### Opdracht A
Wat omvat volgens het fragment over tilbanden de jaarlijkse keuring door een onafhankelijke keurmeester?

### Te lezen fragment
▬▬▬▬▬▬
Veiligheid, inspectie en Keuring (NEN 7506)

Periodieke inspectie

Na ieder wasbeurt, of minimaal 1x per maand dient u de tilband te inspecteren, bij iedere tilband wordt een logboek geleverd met daarbij de uitleg waar u op moet letten. De gebruiker is verantwoordelijk voor de juiste toepassing en het veilig gebruik van Tilbanden.

De gebruiker inspecteert voor gebruik de Tilband op navolgende punten:

  • Of de band volledig is en is voorzien van het door de fabrikant voorgeschreven functionele toebehoren;
  • Of het label leesbaar is en volledig (CE markering, leverancier, serienummer, maximaal gewicht, toepassing en wasvoorschrift);
  • Of de Tilband geen rafels, brandgaten, gaten, losse naden en/of scheuren vertonen;
  • Of de baleinen zijn geplaatst; zonder baleinen mag de tilband niet gebruikt worden!
  • Of de clips of lussen niet zijn beschadigd (scheurtjes, verbuiging enz.);

Indien op één van deze punten een defect wordt geconstateerd, moet de tilband onmiddellijk buiten gebruik worden gesteld en worden voorzien van een afkeurlabel.

Daarnaast dient de tilband ieder jaar 1 x door een onafhankelijke keurmeester gekeurd te worden. Deze keuring omvat een visuele inspectie en een controle op de tilclips. LET OP: OP EEN TILBAND MAG GEEN BELASTINGTEST WORDEN GEDAAN! Door een “te” hoge belasting kan je de band ernstig verzwakken, dit is een gevaar voor de toekomst. Na de keuring wordt het logboek bijgewerkt.
▬▬▬▬▬▬
### Te verwerken gegevens
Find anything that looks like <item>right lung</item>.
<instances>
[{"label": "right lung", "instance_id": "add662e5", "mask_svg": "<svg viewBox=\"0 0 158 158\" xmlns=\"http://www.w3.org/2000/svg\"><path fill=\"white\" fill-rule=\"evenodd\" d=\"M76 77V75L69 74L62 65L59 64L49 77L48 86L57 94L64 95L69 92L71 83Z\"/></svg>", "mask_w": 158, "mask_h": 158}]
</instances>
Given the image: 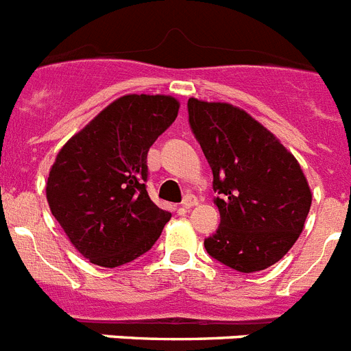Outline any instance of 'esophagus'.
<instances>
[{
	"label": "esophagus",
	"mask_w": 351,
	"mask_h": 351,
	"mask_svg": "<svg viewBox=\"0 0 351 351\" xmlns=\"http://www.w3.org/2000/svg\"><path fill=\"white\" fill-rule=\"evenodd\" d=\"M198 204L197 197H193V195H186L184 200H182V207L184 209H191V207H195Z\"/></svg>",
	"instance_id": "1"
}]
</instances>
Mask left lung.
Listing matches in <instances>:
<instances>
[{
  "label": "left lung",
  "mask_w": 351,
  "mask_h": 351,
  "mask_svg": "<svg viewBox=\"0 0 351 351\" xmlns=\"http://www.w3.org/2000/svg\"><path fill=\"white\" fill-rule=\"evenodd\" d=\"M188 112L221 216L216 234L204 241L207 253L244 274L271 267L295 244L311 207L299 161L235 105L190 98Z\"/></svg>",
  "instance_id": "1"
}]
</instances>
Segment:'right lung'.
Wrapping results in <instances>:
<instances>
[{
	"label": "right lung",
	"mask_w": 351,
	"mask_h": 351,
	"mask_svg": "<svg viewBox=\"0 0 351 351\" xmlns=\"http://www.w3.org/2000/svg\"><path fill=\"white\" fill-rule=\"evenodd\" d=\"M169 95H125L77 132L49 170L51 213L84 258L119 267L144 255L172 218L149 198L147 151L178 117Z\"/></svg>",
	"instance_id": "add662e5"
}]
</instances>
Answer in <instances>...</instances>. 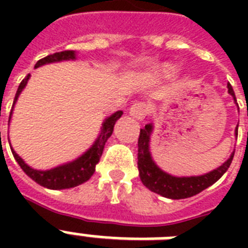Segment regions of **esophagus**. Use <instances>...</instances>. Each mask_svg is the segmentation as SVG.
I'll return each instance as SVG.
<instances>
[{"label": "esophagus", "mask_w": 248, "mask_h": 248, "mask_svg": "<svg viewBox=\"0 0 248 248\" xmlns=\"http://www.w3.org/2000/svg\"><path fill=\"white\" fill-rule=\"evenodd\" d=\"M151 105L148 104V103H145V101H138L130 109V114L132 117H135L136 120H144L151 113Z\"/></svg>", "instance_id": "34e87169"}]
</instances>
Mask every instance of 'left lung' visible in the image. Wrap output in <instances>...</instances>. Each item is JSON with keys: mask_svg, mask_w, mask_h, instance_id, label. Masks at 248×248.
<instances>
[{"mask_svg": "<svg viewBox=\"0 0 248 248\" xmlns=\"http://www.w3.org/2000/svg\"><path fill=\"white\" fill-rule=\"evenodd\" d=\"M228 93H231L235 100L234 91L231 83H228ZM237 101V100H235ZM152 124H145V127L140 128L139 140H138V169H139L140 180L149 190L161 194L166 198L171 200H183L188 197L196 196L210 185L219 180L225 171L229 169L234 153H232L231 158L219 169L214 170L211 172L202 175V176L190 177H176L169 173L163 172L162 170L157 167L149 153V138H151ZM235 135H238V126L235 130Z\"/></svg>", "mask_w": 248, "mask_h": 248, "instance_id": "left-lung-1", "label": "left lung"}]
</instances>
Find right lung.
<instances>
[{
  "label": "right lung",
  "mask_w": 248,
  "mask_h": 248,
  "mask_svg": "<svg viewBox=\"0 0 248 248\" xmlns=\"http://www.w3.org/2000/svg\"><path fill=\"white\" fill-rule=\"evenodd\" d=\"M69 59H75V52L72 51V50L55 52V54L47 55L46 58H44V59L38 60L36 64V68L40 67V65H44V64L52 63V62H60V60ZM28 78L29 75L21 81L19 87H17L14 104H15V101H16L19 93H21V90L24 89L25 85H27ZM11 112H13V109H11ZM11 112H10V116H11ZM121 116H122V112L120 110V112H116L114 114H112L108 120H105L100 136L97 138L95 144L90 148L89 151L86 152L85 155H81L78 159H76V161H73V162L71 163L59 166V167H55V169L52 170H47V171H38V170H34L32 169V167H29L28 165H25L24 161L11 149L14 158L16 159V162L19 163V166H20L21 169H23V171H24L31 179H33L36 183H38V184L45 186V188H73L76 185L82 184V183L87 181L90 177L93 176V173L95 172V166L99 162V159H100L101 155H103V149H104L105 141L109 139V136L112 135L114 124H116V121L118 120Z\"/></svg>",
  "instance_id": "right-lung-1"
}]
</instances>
▬▬▬▬▬▬
### Opdracht B
Selecteer in de gegevens hierboven elke regel waarin het woord "right" voorkomt en schrijf die regels over.

### Juiste uitkomst A
Een visuele inspectie en een controle op de tilclips.

### Juiste uitkomst B
Find anything that looks like <item>right lung</item>.
[{"label": "right lung", "instance_id": "add662e5", "mask_svg": "<svg viewBox=\"0 0 158 158\" xmlns=\"http://www.w3.org/2000/svg\"><path fill=\"white\" fill-rule=\"evenodd\" d=\"M76 77V75L69 74L62 65L59 64L49 77L48 86L57 94L64 95L69 92L71 83Z\"/></svg>", "mask_w": 158, "mask_h": 158}]
Segment:'right lung'.
	"label": "right lung",
Find right lung.
  "label": "right lung",
  "instance_id": "right-lung-1"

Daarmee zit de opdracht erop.